03 February 2012

To everything a season

Pina

Crit
You know, if I keep loving dance films, I'm going to have to stop prefacing every review with "I'm not really a fan of dance, but . . . " (code for "I actually am heterosexual, but . . . "?).

I know dance is supposed to be kinetic, but geez! And oddly, I don't feel as if the (excellent) 3D made a significant difference in that respect. What that feature did was allow for the sort of close-ups on faces that would never be possible in a theater, while still allowing a wrap-around depth of field that made me feel as if I had at least one extra pair of eyes and could pay close attention to two or three of four goings-on at once. And yes, these dancers without a doubt dance with their faces.

What makes the dances special--well, one thing that makes them special--is their exteriority: many of the pieces are staged outdoors, in venues ranging from the lip of a rock quarry to the roof of a factory, from a city plaza to a leafy glade. And even many of the indoor venues are glass-enclosed--a swimming pool, a solarium, a moving monorail car (with passengers who may or may not have had any idea what was going on--hard to tell). And then even when the venue was a conventional stage, it sometimes became a simulated outdoors, via soil underfoot or a rainstorm overhead (and yes, the latter dance does quote unabashedly the title dance of Singin' in the Rain).

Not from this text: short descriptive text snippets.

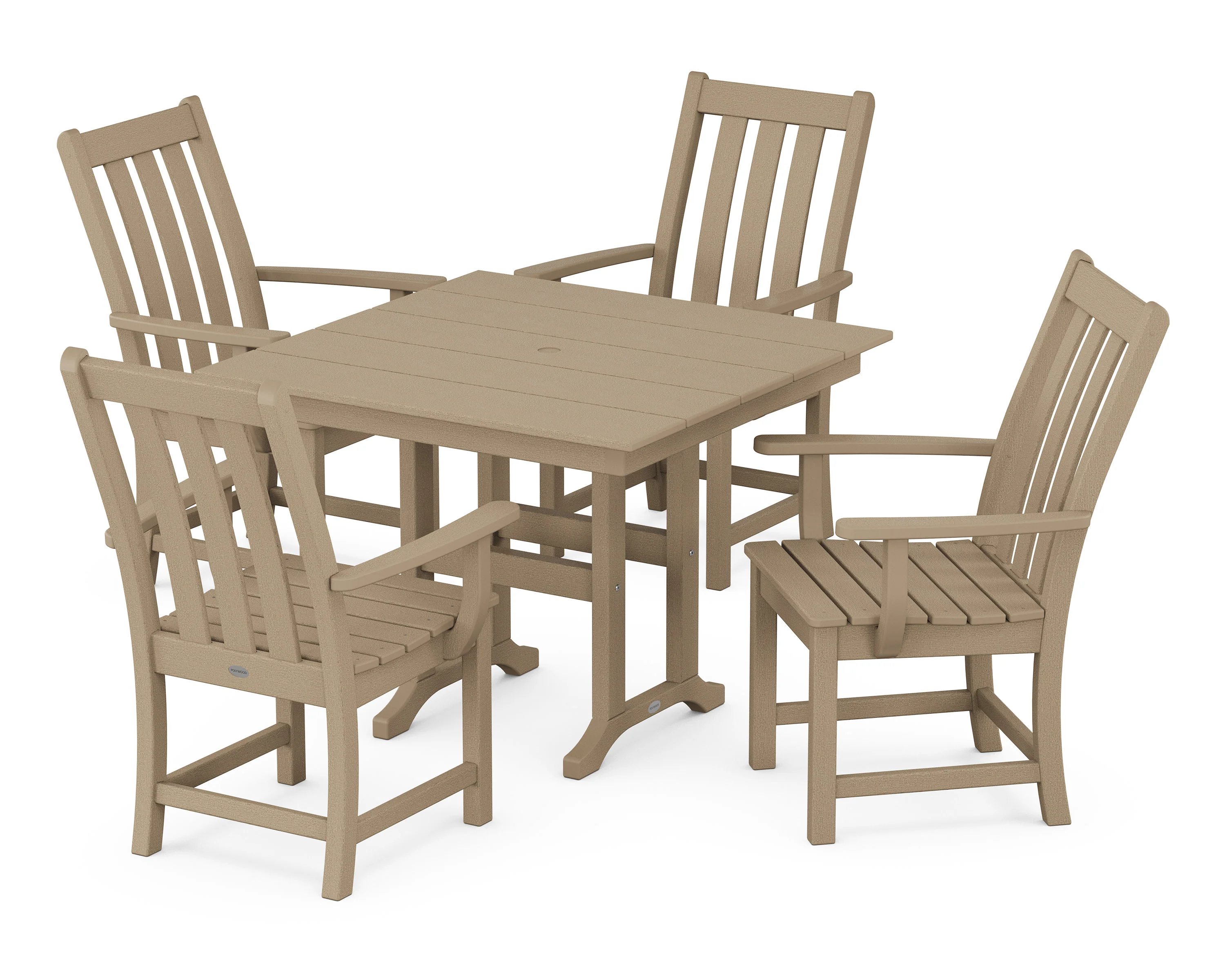 Vineyard 5-Piece Farmhouse Dining Set - Image 4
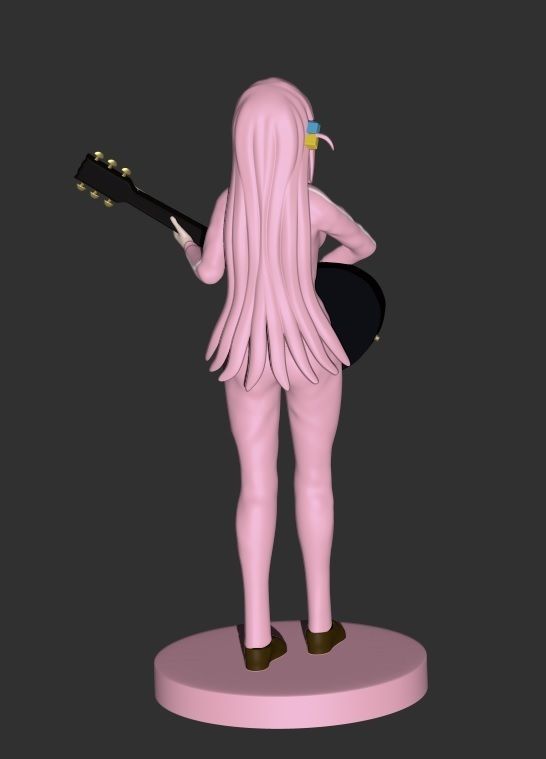 Bocchi from Bocchi the Rock 3D print model_2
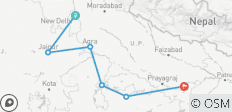  Golden Triangle Tour with Orchha, Khajuraho and Varanasi - 6 destinations 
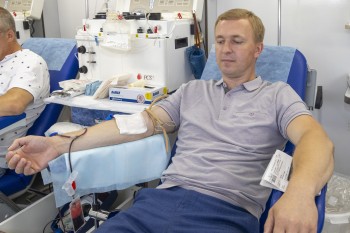 Сотрудники "ТНС энерго НН" стали донорами крови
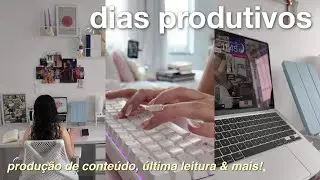 DIAS PRODUTIVOS NA MINHA VIDA 👩‍💻 criação de conteúdo, última leitura, papo sobre fórmula 1 & mais!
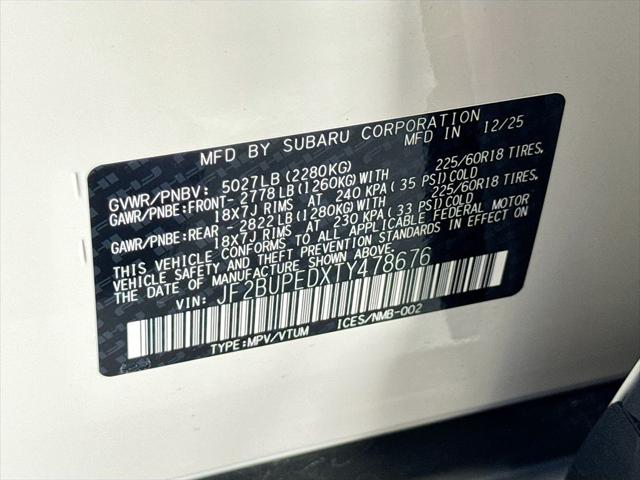 2026 Subaru Outback Touring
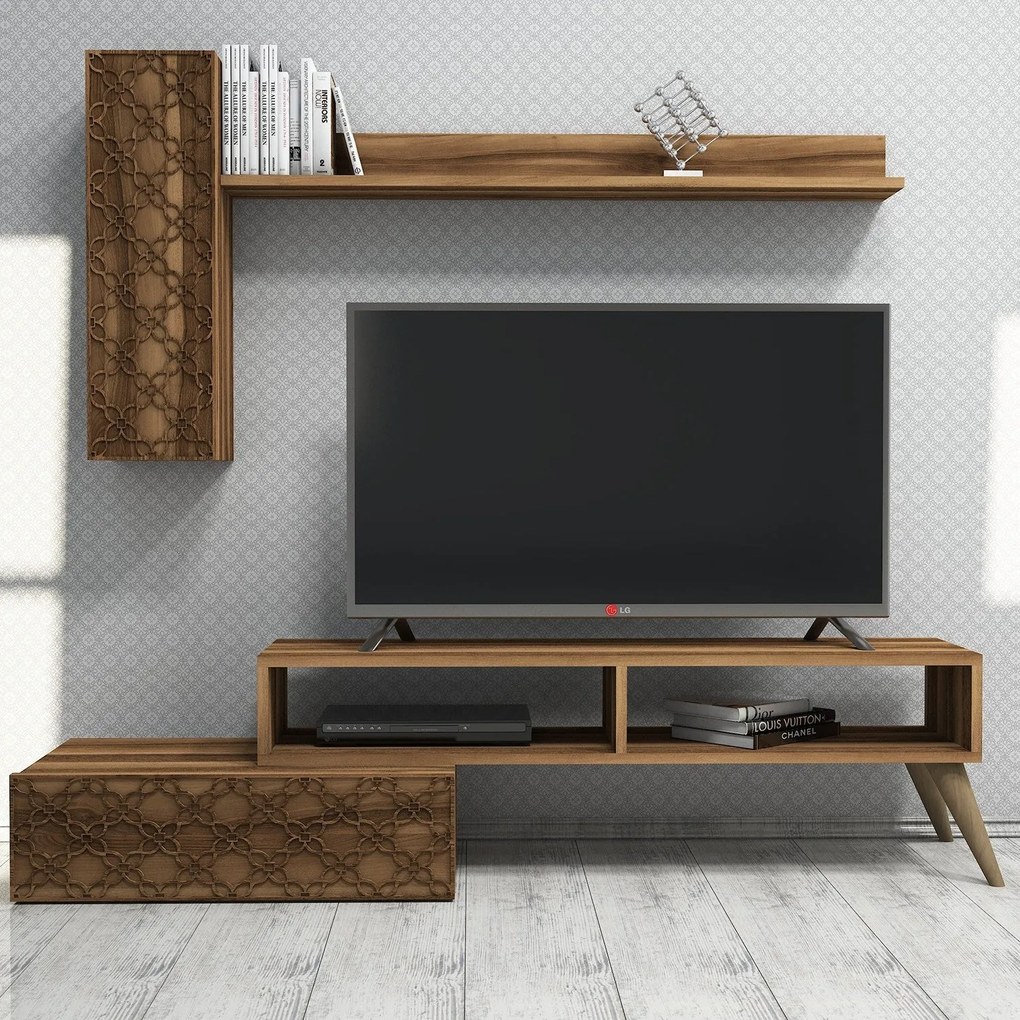 Unidade de TV Planet – Nogueira – 150 x 37,8 x 37,2 cm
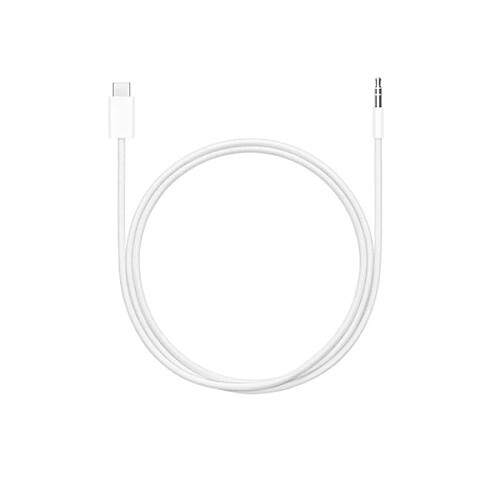 Câble audio Apple USB C vers Jack 3,5 mm 1,2 m Blanc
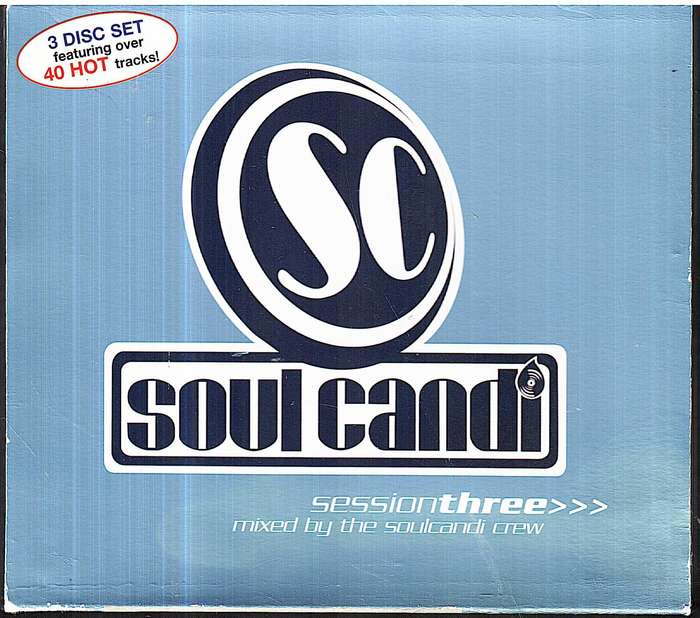Various - Soul Candi Session Three 3 x CDs in cardboard slip cover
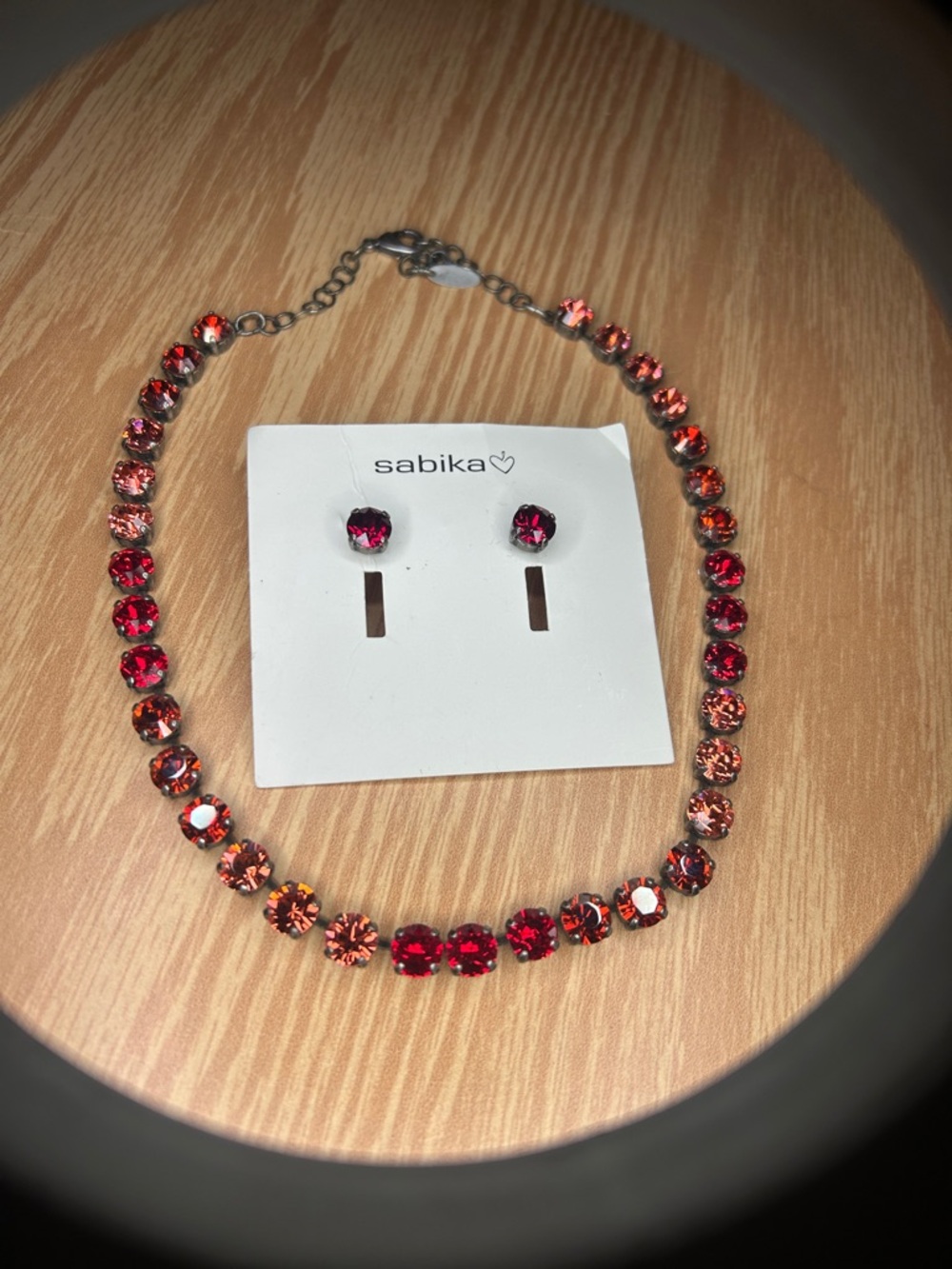 Atlantis choker and Sabika earrings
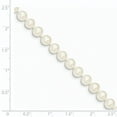thumbnail image 3 of Collier de Perles Rondes de Culture en Or Jaune 14K 6-7mm Blanc FW 20 Pouces, 3 of 3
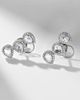 Kamyen Kamyen Kanika 18kt white gold earrings with diamonds - 5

Lots more I could say: about the variety of music, about the polyglotitude of the troupe (apart from German and English speech, I noticed French, Spanish, Portuguese, Japanese, Russian, maybe Ukrainian too . . . though the Filipina-looking woman, unfortunately, spoke German rather than Tagalog), but it's time for dinner and another movie (and I have a pretty good idea it'll be). Just see it, yo.